When asked if they would be prepared to leave their firms/practices for a firm that is more innovative than their current employer, nearly one in three (29 per cent) said yes. Thirty-two per cent are unsure, while 39 per said no.

That means that almost two-thirds of Australian lawyers in private practice are, or may be, prepared to leave their current employers for one that they deem to be more innovative.

Top challenges facing firms

This said, private practice employers are not immune to the need to attract and retain top talent at this critical juncture.

Perhaps unsurprisingly, talent retention in a competitive marketplace is seen as the biggest challenge for law firms right now, with 50 per cent of respondents identifying this as one of the three biggest hurdles facing their own firms.
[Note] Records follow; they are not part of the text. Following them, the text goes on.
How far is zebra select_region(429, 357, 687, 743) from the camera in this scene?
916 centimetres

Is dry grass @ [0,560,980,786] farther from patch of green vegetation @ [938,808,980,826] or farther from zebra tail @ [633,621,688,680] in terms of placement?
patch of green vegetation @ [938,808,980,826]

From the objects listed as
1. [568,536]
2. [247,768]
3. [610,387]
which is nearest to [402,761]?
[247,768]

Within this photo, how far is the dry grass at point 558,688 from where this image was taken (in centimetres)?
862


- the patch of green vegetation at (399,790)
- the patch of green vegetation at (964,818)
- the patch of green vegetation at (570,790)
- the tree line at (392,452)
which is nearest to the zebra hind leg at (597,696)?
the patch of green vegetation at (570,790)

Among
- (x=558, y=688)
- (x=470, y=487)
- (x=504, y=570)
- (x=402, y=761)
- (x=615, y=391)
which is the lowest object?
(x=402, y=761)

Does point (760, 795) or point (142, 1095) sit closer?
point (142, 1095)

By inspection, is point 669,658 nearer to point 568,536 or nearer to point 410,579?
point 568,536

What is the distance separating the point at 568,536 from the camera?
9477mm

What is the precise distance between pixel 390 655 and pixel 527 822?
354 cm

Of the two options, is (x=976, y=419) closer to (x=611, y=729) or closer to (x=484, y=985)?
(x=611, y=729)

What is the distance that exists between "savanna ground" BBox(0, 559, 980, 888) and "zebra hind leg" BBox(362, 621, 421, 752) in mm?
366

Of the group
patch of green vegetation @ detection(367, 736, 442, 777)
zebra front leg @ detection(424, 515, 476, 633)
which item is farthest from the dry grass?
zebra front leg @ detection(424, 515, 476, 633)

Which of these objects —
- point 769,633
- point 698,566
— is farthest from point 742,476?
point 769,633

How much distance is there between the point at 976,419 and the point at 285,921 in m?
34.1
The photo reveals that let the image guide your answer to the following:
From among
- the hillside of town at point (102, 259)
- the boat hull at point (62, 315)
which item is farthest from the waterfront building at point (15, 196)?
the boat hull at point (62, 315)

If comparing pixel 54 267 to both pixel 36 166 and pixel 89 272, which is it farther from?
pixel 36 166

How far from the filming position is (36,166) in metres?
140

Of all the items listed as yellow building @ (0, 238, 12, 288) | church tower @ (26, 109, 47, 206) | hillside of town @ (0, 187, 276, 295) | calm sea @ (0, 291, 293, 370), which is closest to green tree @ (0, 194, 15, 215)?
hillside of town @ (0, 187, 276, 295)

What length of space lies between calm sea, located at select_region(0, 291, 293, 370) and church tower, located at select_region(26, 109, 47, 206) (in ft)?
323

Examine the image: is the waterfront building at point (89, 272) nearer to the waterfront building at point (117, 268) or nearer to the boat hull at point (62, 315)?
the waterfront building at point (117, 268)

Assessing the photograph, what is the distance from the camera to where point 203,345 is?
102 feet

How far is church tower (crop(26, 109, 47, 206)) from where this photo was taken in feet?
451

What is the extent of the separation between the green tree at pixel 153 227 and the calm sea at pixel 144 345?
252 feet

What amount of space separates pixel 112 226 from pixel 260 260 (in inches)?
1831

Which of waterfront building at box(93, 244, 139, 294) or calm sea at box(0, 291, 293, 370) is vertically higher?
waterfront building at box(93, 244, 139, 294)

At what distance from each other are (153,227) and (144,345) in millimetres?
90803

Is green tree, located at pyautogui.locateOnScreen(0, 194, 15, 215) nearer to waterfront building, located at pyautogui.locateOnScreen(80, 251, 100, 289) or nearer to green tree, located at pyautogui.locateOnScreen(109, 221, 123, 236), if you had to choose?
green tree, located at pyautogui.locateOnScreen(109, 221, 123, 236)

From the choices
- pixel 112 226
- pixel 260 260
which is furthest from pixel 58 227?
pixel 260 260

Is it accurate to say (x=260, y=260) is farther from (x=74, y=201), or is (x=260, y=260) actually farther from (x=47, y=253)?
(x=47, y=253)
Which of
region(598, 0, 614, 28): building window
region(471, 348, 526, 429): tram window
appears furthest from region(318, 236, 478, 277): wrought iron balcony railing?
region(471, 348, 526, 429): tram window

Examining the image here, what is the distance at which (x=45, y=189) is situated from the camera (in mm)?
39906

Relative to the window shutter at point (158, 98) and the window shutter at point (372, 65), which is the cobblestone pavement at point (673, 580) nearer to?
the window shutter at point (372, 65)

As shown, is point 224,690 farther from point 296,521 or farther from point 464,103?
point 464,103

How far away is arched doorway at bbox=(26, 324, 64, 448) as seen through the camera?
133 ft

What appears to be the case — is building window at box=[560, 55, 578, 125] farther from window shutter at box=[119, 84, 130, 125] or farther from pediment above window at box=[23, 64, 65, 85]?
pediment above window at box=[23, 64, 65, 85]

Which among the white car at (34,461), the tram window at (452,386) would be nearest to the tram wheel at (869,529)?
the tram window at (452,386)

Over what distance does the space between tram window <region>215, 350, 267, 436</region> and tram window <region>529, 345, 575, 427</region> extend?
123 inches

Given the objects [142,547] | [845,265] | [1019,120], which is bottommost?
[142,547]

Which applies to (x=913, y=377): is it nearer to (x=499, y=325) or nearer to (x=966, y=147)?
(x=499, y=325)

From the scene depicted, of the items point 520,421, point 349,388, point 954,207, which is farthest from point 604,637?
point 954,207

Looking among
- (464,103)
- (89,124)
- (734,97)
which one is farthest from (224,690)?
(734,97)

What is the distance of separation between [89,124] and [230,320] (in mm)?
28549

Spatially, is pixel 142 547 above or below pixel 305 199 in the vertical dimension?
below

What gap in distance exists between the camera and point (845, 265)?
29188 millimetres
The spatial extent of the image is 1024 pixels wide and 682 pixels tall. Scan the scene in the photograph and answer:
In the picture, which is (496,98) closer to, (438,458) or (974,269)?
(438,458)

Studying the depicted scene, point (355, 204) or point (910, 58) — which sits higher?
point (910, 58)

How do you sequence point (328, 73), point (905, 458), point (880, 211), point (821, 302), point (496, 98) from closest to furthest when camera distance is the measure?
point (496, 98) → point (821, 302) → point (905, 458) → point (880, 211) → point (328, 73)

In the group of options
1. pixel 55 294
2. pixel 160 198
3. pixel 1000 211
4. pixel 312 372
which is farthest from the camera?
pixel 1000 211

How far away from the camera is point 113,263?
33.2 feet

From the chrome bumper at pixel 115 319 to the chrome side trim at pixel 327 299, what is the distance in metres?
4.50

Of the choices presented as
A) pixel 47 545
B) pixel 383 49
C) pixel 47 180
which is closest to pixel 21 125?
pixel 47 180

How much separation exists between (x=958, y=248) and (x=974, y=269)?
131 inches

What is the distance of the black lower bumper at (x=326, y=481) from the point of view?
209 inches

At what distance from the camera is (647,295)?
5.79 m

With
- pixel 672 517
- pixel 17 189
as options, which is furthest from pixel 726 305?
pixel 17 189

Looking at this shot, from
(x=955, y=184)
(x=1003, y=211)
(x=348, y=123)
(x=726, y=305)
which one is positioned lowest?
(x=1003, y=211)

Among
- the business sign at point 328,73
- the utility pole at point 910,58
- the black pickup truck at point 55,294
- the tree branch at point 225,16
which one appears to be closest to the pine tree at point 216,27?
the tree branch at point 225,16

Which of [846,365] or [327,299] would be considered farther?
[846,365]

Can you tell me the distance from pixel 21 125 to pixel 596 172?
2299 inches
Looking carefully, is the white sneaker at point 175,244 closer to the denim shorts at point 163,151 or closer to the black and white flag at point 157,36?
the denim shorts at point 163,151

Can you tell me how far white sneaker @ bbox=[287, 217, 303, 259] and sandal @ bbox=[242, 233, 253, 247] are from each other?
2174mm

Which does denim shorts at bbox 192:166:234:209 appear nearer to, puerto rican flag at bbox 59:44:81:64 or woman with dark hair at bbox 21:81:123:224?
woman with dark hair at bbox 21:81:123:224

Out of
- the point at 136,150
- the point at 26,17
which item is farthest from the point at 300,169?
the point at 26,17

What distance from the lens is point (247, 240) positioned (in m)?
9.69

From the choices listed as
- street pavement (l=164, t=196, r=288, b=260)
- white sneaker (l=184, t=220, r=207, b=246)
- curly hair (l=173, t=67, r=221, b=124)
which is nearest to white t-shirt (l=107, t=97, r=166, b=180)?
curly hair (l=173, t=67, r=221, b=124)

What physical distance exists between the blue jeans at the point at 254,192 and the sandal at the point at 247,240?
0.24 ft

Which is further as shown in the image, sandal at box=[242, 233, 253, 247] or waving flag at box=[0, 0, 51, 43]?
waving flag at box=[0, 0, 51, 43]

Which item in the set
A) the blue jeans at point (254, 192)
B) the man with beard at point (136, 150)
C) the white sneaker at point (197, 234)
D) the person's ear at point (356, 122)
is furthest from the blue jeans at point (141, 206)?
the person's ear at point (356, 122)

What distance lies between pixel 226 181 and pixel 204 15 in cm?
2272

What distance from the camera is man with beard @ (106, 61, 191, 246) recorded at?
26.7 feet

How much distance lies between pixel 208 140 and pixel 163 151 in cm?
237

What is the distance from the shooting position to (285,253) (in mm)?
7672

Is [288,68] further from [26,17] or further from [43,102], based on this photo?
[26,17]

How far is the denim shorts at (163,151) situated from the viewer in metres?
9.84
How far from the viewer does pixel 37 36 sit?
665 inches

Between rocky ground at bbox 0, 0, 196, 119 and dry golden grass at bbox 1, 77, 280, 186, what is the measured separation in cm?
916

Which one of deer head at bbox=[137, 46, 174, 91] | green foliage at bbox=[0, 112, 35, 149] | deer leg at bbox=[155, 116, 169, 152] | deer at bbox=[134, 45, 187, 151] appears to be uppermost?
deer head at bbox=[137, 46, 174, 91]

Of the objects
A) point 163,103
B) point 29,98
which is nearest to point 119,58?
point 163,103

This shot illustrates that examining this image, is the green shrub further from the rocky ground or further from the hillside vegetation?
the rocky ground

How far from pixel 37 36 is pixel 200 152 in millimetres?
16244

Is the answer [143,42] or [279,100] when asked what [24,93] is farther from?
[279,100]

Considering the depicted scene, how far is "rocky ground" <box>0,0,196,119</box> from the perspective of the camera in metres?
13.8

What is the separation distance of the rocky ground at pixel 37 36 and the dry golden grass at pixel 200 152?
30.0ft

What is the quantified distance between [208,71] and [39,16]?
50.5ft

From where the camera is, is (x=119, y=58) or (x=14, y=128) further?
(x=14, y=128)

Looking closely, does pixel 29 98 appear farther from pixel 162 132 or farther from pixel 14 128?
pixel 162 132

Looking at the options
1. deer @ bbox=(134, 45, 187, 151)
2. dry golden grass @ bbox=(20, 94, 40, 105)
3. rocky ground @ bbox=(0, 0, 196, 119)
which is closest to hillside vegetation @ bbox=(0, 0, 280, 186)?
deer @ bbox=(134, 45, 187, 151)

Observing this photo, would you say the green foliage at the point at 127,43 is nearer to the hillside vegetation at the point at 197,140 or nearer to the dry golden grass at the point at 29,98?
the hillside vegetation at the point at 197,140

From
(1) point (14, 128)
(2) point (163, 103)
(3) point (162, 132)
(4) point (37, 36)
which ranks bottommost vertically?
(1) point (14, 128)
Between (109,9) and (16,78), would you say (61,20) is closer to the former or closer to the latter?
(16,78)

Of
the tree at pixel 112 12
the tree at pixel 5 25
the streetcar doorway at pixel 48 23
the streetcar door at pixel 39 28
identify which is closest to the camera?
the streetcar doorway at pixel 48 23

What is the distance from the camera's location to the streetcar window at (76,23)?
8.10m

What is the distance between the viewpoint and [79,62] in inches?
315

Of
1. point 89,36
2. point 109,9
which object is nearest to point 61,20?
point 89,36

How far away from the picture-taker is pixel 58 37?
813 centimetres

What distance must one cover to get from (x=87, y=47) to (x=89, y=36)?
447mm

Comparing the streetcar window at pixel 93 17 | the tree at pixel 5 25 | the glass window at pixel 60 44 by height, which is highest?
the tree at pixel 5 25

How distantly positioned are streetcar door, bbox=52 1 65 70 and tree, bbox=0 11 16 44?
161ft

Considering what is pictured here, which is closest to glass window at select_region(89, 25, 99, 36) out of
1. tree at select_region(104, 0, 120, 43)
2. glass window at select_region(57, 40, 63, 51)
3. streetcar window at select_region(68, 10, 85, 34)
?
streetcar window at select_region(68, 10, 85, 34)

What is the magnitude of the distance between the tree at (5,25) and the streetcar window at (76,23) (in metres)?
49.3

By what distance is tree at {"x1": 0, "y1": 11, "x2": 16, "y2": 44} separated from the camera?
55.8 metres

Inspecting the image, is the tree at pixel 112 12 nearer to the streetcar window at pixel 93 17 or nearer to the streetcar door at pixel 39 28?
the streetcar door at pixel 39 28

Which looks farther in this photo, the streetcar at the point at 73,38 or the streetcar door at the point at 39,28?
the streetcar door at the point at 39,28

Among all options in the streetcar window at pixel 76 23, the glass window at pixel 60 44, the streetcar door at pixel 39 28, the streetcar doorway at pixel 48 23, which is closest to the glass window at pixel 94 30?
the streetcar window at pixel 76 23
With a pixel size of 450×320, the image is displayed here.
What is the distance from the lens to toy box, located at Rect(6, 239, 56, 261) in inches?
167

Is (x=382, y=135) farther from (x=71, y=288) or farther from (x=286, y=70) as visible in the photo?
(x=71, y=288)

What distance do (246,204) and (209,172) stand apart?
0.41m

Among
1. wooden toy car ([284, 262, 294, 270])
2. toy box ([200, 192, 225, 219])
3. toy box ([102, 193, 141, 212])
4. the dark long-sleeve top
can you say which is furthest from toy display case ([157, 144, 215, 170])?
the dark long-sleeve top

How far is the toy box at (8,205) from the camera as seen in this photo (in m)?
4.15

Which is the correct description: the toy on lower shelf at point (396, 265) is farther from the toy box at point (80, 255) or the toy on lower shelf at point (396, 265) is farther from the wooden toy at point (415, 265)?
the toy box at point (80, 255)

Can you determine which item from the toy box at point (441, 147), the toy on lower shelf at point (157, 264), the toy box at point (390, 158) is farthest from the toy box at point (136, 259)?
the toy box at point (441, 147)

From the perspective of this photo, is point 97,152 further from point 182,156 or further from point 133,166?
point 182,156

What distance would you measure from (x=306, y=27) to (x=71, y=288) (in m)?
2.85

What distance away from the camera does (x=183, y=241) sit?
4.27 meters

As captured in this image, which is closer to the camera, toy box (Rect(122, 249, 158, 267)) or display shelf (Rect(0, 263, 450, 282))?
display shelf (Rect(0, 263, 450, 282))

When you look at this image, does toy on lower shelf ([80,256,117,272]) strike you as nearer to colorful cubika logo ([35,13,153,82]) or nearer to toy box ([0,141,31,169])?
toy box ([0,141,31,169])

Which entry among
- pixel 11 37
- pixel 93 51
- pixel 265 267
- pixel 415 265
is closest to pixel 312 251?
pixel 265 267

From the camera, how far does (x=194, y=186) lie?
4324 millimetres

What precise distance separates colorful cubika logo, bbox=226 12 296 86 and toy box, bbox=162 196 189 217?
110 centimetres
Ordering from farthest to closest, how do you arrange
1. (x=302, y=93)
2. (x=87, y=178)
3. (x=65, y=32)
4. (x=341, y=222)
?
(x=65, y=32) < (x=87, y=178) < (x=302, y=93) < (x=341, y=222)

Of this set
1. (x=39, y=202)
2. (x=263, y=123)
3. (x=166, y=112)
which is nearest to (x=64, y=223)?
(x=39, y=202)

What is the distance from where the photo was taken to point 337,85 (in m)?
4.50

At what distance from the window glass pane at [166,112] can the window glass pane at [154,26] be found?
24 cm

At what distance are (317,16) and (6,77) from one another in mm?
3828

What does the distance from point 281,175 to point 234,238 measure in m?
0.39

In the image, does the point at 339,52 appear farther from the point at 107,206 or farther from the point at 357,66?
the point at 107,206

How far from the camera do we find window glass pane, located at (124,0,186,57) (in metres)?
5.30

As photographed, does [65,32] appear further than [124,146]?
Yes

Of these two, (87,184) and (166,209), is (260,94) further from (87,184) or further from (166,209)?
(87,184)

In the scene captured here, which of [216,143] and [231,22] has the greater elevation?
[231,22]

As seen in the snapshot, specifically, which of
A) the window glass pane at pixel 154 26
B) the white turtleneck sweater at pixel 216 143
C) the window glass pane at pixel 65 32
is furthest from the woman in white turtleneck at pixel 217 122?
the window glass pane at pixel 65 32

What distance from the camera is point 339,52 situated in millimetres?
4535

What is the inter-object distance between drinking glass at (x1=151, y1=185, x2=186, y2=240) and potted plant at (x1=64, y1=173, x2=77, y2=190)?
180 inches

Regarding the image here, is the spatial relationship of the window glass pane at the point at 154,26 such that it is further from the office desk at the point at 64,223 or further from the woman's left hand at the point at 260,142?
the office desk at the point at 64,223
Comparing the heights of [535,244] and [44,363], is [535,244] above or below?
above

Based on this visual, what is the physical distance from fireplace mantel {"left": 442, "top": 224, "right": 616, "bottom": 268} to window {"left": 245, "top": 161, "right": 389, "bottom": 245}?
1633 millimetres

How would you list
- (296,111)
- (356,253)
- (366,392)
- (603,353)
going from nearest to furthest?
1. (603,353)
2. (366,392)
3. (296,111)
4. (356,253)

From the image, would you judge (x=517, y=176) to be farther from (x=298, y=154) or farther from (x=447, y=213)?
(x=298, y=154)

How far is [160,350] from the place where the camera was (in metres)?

Talent retention is seen as the largest challenge at a time in which the Great Resignation is looming for Australia’s legal marketplace, which is being driven by numerous factors, including “disconnection”. It is a movement that many general counsel believe will also impact in-house legal teams. For private practice, at least, it is a movement that can serve as a “wake-up call” for firms, according to one chief operating officer.

The second-biggest challenge facing firms right now is standing out as a top client service provider (48 per cent), with creating innovative ways of working the third-most identified challenge (40 per cent).

Given the aforementioned concerns that individual lawyers have around firm innovation, however, it may need to become a more urgent priority for employers.